Sexual and Relationship Therapy
- Discipline: Sexology
- Language: English

Publication details
- Publisher: Routledge (Taylor & Francis) (U.K.)
- Frequency: Quarterly

Standard abbreviations
- ISO 4: Sex. Relatsh. Ther.

Indexing
- ISSN: 1468-1994 (print) 1468-1749 (web)
- OCLC no.: 45007351

= Sexual and Relationship Therapy =

Peer-reviewed scholarly journal

Sexual and Relationship Therapy is a peer-reviewed, scholarly journal offering a multidisciplinary forum for review and debate in the field of sex and relationship therapies. The journal presents original research and best practice and is a vehicle for new theory, methodology, and application. The focus of the journal is international and interdisciplinary in nature, with a range of contributions from diverse places on the globe, and myriad disciplines like sex therapy, sexual medicine, psychology, sexology, family therapy, public health, sociology, counselling, and medical ethics. It is the official journal of the College of Sexual and Relationship Therapists (COSRT). The journal was established in 1986 under the title Sexual and Marital Therapy, and under its current title since 2000. The editor-in-chief is Dr. Markie Twist (Antioch University New England).

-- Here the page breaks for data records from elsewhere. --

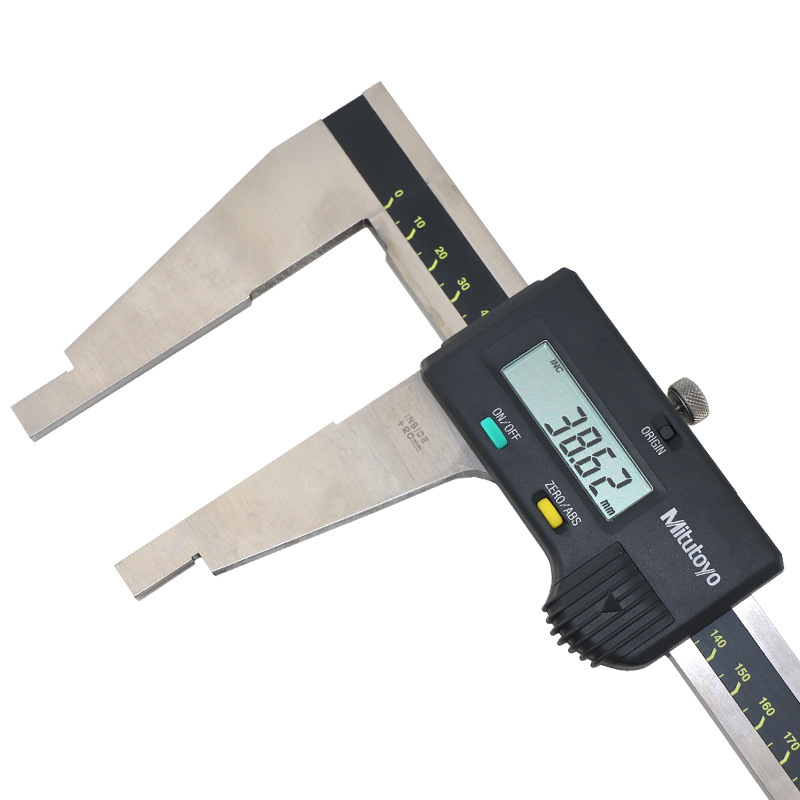 日本三丰数显卡尺550-203-10 205 207 CDC-45C 60C 100C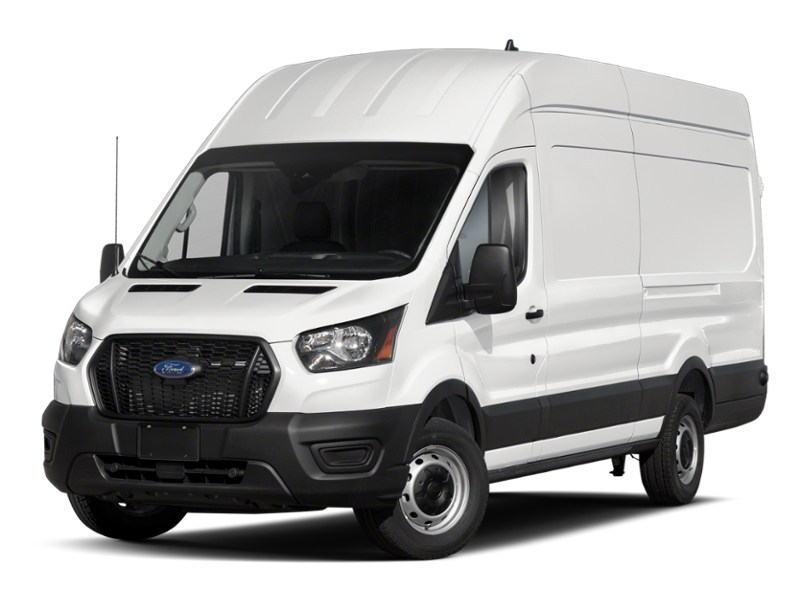 2026 Ford Transit-350 Cargo T-350 HD 148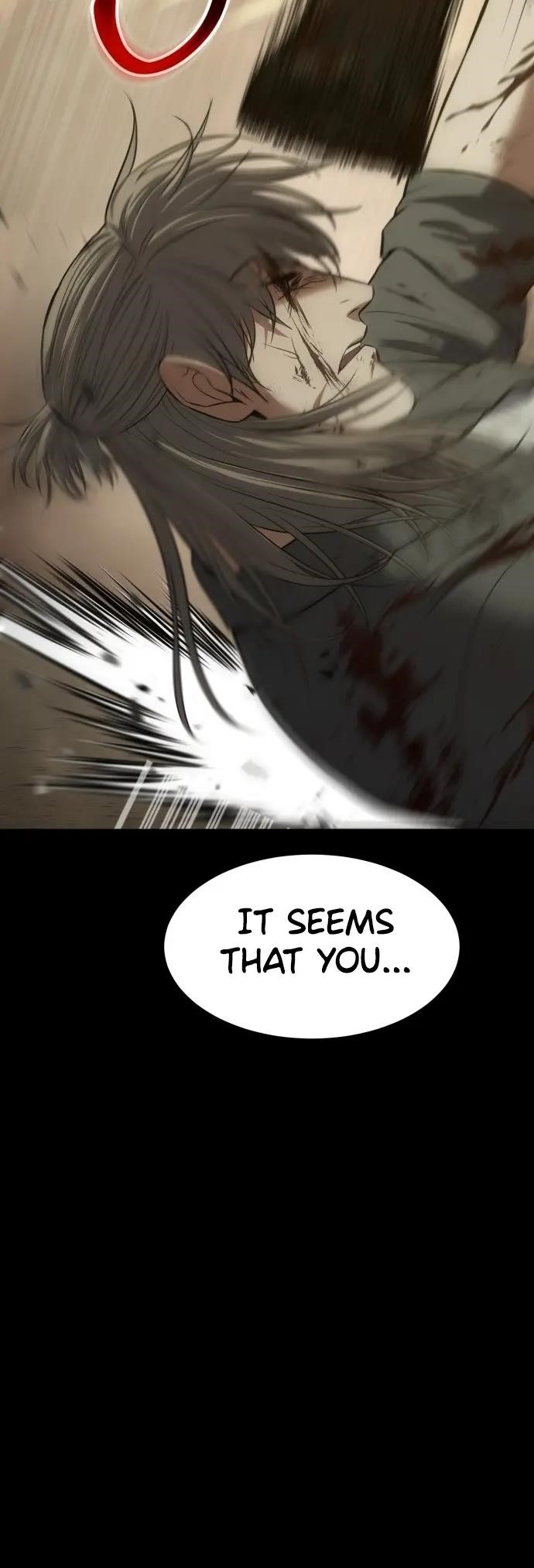 Baek XX Chapter 72 - Page 29 in English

== Abstracting and indexing ==
Sexual and Relationship Therapy is included in the Clarivate Analytics Social Sciences Citation Index. Its first Impact Factor was published in 2012. The 2020 Impact Factor is 1.283 (2020 Clarivate Analytics, Journal Citation Reports). The journal is also abstracted and indexed in ASSIA: Applied Social Sciences Index and Abstracts, Canadian Journal of Human Sexuality's 'Sex Research Update', Cumulative Index to Nursing and Allied Health Literature (CINAHL), Educational Research Abstracts online (ERA), EMBASE/Excerpta Medica, Family Index Database, Family and Society Studies Worldwide Database (FSSW), Family Studies Database (NISC), Psychological Abstracts/PsycINFO/PsychLIT, Scopus, Sexual Diversity Studies Database (SDS), Social Sciences Index, Sociological Abstracts, Special Education Needs Abstracts, Studies on Women and Gender Abstracts, Violence & Abuse Abstracts, and Sage Family Studies Abstracts.